Alright, more tips for DMs when making a campaign: Villain Edition
When creating a BBEG, stop taking ideas from popular mainstream dnd campaigns, or classic villain ideas. You can still do this if you want, but I’m suggesting a better idea.
Aspire to create Davy Jones. Why? Because he’s the perfect villain. Think of the Pirates of the Caribbean movies as a dnd campaign, with everyone choosing Swashbuckler Rogue. You got the three main players, Jack, Will, and Elizabeth. Barb pass is a player too, but they joined late in the campaign and were given a premade character based on a previous villain for time reasons.
They all get caught up in stupid shenanigans. The whole first part of Dead Man’s Chest is world building. The DM shows off the kraken, and shows off what kind of man Davy Jones is. The second half is pretty much all combat. The DM sends in the kraken cause the party is running away from a planned fight, the kraken does a lot more damage than the DM was expecting, and Elizabeth betrays Jack to save the party. The DM did not plan for this.
In At World’s End, the first thing that happens is they have a time skip, and the DM introduces the true villain, the one behind everything. The British. The party goes on a quest to revive Jack, and they succeed! To put people’s minds at ease and really hammer in what a villain the East India Trading Company is, he shows off the corpse of the kraken. Jack is on a quest for immortality now, having seen death for himself. We get to the final part, the showdown. Shit happens and the main combat BBEG is slain, at the cost of a party member.

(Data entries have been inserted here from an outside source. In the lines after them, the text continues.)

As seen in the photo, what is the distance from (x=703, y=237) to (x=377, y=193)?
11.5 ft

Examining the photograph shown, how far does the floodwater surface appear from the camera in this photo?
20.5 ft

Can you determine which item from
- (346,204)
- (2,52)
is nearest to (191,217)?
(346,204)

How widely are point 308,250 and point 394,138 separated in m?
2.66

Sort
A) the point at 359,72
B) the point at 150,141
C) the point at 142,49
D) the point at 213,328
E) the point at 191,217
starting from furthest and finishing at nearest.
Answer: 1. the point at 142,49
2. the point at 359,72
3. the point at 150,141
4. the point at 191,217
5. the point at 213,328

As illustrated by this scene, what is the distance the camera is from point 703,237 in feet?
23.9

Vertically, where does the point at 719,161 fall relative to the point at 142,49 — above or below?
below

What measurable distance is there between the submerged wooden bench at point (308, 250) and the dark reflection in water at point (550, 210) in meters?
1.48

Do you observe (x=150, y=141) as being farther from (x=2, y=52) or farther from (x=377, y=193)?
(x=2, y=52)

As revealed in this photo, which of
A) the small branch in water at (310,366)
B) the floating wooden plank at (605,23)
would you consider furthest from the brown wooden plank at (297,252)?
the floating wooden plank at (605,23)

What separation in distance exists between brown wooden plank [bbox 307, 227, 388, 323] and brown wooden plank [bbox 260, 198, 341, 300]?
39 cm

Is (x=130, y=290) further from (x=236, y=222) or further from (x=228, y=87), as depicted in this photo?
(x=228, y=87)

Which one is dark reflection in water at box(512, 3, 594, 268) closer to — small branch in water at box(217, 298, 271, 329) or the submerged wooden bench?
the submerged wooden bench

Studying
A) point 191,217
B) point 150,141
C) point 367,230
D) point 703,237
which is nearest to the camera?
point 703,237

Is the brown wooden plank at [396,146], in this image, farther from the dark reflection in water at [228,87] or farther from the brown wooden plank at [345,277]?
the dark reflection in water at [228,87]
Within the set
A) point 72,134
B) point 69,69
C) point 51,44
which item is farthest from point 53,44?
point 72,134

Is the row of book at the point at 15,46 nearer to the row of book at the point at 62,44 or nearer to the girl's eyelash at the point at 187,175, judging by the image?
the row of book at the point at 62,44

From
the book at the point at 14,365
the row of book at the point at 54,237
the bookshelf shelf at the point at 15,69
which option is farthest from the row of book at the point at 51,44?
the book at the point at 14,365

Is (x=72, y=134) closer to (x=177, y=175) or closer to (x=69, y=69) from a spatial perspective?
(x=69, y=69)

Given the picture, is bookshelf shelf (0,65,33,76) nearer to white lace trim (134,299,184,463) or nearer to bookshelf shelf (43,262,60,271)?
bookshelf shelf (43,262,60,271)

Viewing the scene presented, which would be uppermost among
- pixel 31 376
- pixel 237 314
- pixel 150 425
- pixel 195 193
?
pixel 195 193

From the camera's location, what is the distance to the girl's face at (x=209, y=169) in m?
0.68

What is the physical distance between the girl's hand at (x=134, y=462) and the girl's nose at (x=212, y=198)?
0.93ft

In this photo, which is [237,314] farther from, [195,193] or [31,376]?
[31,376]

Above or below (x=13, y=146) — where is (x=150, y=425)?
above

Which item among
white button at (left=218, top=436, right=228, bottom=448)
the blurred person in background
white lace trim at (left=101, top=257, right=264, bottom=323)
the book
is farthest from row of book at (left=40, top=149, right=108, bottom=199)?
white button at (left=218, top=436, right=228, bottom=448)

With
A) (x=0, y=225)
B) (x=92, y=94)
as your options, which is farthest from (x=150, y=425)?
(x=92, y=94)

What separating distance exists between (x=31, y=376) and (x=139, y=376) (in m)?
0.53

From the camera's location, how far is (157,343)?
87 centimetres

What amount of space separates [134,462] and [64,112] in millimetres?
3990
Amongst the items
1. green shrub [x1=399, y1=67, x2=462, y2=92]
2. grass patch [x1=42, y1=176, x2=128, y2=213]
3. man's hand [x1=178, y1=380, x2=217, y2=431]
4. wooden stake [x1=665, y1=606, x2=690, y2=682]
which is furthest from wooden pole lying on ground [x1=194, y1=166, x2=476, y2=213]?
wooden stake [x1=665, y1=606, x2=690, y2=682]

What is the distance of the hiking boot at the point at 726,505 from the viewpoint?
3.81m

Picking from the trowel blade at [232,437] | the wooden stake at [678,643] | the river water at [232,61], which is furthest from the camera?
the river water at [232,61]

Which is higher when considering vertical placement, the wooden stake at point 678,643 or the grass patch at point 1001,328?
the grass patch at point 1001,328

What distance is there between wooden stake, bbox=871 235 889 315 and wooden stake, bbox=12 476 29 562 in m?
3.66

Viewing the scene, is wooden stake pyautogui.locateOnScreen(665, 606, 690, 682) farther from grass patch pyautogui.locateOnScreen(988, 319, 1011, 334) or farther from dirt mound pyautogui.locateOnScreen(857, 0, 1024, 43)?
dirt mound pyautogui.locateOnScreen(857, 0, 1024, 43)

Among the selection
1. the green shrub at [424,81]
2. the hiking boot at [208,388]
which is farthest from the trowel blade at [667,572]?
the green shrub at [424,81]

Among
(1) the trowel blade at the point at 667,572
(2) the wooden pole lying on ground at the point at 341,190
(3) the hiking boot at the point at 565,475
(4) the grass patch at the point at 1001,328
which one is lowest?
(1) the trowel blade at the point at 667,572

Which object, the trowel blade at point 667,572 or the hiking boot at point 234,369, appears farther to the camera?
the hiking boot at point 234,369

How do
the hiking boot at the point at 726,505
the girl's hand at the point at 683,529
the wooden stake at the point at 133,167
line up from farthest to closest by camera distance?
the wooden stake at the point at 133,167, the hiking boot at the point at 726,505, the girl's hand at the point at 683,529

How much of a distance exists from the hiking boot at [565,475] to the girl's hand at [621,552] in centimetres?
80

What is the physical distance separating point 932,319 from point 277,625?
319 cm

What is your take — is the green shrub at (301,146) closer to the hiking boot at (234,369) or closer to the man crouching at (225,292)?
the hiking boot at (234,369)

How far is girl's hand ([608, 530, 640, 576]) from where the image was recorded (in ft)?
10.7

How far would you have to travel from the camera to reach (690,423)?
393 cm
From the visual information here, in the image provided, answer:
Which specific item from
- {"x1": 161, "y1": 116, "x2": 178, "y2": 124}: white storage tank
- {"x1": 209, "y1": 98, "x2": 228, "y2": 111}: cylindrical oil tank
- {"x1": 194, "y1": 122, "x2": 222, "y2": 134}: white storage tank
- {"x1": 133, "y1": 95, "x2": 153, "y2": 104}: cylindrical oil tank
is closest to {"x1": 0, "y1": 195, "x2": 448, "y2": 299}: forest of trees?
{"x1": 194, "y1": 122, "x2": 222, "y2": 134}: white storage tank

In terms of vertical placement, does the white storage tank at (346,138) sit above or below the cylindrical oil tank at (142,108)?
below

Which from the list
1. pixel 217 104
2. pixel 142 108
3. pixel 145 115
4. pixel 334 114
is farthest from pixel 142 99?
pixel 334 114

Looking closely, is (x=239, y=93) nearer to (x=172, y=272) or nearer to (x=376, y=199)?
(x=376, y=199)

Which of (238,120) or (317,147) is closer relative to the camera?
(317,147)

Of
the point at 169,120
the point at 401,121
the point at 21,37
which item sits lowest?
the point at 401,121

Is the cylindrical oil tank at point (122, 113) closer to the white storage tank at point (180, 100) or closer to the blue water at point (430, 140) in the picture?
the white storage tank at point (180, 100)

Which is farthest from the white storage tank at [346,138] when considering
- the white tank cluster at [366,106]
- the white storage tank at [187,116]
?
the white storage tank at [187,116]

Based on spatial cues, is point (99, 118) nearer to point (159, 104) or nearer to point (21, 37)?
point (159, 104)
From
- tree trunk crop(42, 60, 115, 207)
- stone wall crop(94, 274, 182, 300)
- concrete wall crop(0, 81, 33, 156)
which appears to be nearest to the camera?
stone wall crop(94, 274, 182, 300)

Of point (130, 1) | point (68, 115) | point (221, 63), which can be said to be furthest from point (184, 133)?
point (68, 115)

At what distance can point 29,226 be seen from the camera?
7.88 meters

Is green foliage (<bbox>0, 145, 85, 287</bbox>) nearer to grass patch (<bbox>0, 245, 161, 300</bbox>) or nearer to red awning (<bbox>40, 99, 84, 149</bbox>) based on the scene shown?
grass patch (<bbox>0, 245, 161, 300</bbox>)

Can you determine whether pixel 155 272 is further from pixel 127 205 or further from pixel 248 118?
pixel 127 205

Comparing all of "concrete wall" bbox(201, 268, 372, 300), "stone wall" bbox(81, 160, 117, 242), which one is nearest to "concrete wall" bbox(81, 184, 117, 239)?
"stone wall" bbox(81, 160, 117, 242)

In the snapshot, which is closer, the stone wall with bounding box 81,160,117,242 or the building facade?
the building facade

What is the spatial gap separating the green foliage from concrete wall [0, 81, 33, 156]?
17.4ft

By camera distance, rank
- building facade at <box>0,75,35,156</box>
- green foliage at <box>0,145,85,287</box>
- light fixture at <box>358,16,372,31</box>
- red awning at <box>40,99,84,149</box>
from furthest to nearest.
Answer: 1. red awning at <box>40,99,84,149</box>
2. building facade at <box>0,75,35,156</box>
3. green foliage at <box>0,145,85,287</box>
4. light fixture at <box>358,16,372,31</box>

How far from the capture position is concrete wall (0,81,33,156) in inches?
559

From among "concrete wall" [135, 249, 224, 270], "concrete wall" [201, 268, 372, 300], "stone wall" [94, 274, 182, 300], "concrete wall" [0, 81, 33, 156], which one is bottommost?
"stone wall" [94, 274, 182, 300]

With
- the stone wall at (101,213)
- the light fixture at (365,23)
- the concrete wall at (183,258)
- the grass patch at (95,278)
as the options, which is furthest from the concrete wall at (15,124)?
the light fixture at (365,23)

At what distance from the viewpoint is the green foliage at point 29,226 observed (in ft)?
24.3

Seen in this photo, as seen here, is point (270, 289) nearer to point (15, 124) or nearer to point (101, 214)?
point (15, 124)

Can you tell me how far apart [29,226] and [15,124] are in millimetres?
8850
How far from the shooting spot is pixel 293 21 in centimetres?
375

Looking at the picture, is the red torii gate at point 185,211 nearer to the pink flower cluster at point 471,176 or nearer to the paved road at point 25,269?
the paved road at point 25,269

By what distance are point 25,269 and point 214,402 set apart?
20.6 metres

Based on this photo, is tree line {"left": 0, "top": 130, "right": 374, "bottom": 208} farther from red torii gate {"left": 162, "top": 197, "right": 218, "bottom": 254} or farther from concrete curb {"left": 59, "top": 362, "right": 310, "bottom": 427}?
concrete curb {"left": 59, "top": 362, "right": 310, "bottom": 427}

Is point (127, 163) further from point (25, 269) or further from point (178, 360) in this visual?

That is a dnd campaign there.
And why does it work? Because Davy Jones plays off of each character so well. He has a sense of humor, he’s intelligent, but most of all, he’s heartbroken.
A perfect example of a tragic villain. He falls in love with a goddess, she gives him a temporary job to ferry the souls of the dead, and on the one day every ten years he can go on land, she doesn’t show up to relieve him of his burden. She abandons him. And in his rage, he betrays her. He sells her out to the Brethren Court, and upon realizing what he did, he falls deeper into despair and cuts out his own heart. He goes on the be a legendary terror amongst the seas, but he never finds peace. He was used as a tool and he dies as a tool for the British.
Then there’s the comedic aspect. He deals with Jack’s antics very well, and at times he makes jokes, albeit dark ones, but still. And in a dnd campaign, you’re gonna have at least one or two Jack Sparrows.
Best part? He’s not even the main villain, nor is he in the wrong when we first meet him. He’s come to collect on the debt Jack owes, which he has every right to do. Jack then steals from him again, and he ends up forced to serve the real villain behind everything. The British. Davy Jones is the villain made to be fought, and the British were used as the overall villain.
Basically, put Davy Jones in your campaigns.